Passionfruit is a delicious fruit that is easy and rewarding to grow and highly productive. These evergreen vines are prolific fruiters with most fruit production in warm weather particularly from summer to early autumn. Ripe fruit may colour and fall to the ground. Over ripe fruit may develop a shriveled skin. Tasting fruit is a good way to determine ripeness.

As well as the popular black passionfruit including the self-fertile variety ‘Nellie Kelly’, which grows in all but the coldest zones, there are other types including ‘Panama Gold’, ‘Panama Red’, ‘Pandora’ and granadilla, which are best suited to warm climates. These warm climate passionfruit types may need cross pollination for fruit formation (plant two vines). Check pollination requirements with your local hardware or garden centres. Banana passionfruit, which were the favoured passionfruit for cold zones, are now considered weedy and should not be planted.

Passionfruit are usually sold as grafted potted plants. Grafting makes the vine more tolerant of poor soil and cooler climate conditions.

Plant passionfruit vines at any time (but avoid extremely hot or cold conditions). At planting time and to reduce transplant stress, water with Seasol or Seasol GOLD. Before planting improve soil by digging in well-rotted manure or compost or for a no dig option use Seasol Liquid Compost.

Train passionfruit vines against a vertical surface such as a wall or fence. Vines may need to be replaced every five years as they become less productive

Growing conditions

Aspect All passionfruit vines need a bright, sunny location with shelter from strong winds. Ideally they should have sun from the morning onwards but can tolerate a little afternoon shade especially in summer and should be protected from cold and frost.

Soil Passionfruit grow in a wide range of soils but grow best with good drainage in deep, fertile soils. Keep soil well mulched.

Climate Passionfruit does best in warm, frost-free climates where fruiting usually occurs within six months of planting but vines can take up to 18 months in cold temperate zones to produce fruit. Some varieties require a subtropical to tropical climate to grow well.

Activity list »
1. Return the section of the passionfruit growing guide from "Growing conditions" to "soil well mulched.", copied word for word.
2. Resume the passionfruit growing guide after its final sentence and carry it on in the same style.

Data for analysis »
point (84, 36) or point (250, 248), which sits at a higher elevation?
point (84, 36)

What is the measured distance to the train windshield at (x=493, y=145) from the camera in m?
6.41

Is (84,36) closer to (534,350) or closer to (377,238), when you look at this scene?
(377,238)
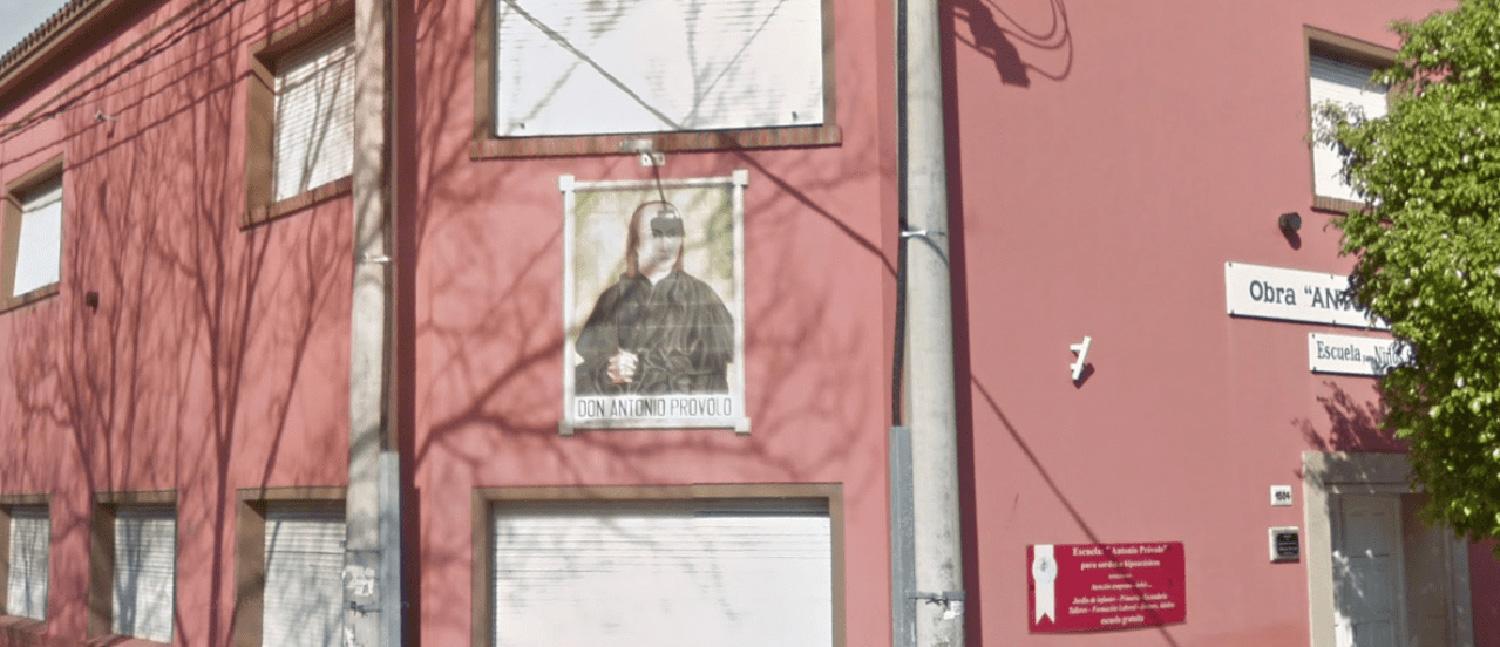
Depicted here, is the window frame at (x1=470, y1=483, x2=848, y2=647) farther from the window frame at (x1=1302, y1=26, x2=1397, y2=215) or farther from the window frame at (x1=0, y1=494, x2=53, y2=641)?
the window frame at (x1=0, y1=494, x2=53, y2=641)

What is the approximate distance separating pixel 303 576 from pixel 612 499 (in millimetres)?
2754

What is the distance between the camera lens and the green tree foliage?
886 cm

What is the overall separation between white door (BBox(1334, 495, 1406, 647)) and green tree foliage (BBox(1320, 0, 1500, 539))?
159 centimetres

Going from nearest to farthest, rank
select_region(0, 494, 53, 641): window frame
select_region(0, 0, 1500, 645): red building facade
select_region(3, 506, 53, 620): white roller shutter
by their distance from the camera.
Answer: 1. select_region(0, 0, 1500, 645): red building facade
2. select_region(0, 494, 53, 641): window frame
3. select_region(3, 506, 53, 620): white roller shutter

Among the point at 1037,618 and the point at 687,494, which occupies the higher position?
the point at 687,494

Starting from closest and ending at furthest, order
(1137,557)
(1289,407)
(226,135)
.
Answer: (1137,557) → (1289,407) → (226,135)

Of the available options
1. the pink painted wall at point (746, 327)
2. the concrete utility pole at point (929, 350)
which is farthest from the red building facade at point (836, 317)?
the concrete utility pole at point (929, 350)

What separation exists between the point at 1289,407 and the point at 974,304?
2938 millimetres

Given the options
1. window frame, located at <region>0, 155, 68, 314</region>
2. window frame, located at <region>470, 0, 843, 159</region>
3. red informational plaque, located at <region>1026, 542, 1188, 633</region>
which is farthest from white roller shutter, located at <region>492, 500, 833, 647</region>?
window frame, located at <region>0, 155, 68, 314</region>

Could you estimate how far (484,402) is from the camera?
9508mm

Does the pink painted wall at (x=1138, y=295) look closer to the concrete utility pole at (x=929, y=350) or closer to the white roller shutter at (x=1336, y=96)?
the white roller shutter at (x=1336, y=96)

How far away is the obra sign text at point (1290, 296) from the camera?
35.5 feet

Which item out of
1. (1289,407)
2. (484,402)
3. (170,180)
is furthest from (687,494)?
(170,180)

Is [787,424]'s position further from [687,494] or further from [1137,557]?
[1137,557]
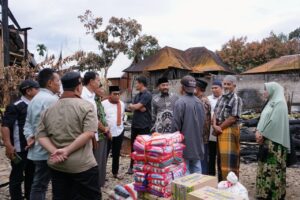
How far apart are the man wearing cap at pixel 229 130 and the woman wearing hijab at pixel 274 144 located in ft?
1.26

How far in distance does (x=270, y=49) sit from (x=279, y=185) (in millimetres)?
33410

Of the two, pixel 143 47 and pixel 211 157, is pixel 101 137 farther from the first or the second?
pixel 143 47

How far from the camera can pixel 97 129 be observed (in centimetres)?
312

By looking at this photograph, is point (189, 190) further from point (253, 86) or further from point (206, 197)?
point (253, 86)

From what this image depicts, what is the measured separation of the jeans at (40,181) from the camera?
326 cm

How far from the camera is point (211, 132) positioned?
5.06 meters

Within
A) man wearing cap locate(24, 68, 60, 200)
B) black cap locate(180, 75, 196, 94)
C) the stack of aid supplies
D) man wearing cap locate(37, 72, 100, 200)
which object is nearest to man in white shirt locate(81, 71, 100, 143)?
man wearing cap locate(24, 68, 60, 200)

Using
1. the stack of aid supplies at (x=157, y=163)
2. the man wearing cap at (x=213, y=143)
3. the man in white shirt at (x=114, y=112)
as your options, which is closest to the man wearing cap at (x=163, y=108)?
the man in white shirt at (x=114, y=112)

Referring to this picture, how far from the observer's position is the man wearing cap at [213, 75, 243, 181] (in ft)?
14.3

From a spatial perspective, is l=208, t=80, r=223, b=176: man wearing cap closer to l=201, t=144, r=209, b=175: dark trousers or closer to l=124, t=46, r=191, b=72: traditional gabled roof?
l=201, t=144, r=209, b=175: dark trousers

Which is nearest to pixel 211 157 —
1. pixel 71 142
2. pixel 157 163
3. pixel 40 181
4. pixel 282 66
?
pixel 157 163

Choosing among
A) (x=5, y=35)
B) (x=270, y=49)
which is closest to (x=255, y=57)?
(x=270, y=49)

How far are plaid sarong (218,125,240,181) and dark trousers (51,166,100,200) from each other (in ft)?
7.55

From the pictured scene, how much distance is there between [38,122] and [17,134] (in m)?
0.70
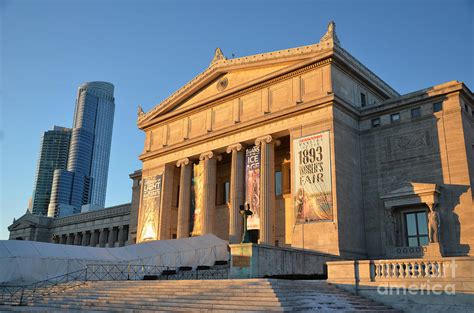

Answers to the exercise »
1.
Growing conditions

Aspect All passionfruit vines need a bright, sunny location with shelter from strong winds. Ideally they should have sun from the morning onwards but can tolerate a little afternoon shade especially in summer and should be protected from cold and frost.

Soil Passionfruit grow in a wide range of soils but grow best with good drainage in deep, fertile soils. Keep soil well mulched.

2.
General care

Watering Adequate and regular watering is critical for fruit formation and development. Lack of water can lead to loss of flowers or fruit. Deep water at least weekly especially when plants are in new growth, flowering or fruiting. Water more frequently if plants are in hot, dry or exposed conditions or if they are growing in containers. If water is pooling on top of the soil or running off, then it could be hydrophobic – repelling water. Apply Seasol Super Soil Wetter & Conditioner to the soil to ensure water goes to where it is needed, the plant’s root system.

Feeding and mulching Feed every season during the growing season (in spring summer, autumn) with a complete fertiliser for fruiting plants such as Seasol plus Nutrients Fruit & Citrus. Passionfruit vines have extensive root systems so feed along the entire root area, not just at the base of the stem.

In addition apply a liquid fertiliser such as PowerFeed PRO SERIES for Fruit & Citrus every 2 to 4 weeks during the growing season for a bumper crop of tasty passionfruit. Plants in containers can be liquid fed every 2 to 4 weeks as above, while they are growing (spring to autumn).

Protect the area of soil under the vine with a 5-7cm layer of coarse organic mulch enriched with well-rotted manure, which helps keep the soil evenly moist and weed free, and keep nearby grass well mown. Avoid disturbing the roots of grafted plants as this can lead to suckering.

Pruning Passionfruit need little pruning other than managing heavy or tangled growth and removing suckers from grafted plants. The best time to prune is in early spring. Vines may also need light pruning in summer to allow more air and light into the vine to assist ripening.

Watch out The main pests of passionfruit vines are passionfruit leaf hoppers (also known as fluffy bums), rats and possums. Cold conditions can stop fruit ripening especially in autumn. A lack of pollinators during flowering may slow fruit formation. In this situation, hand-pollinate flowers (transfer pollen to a receptive stigma with a paintbrush or cotton bud). Woodiness of passionfruit is a virus disease that causes woody fruit – remove affected vines.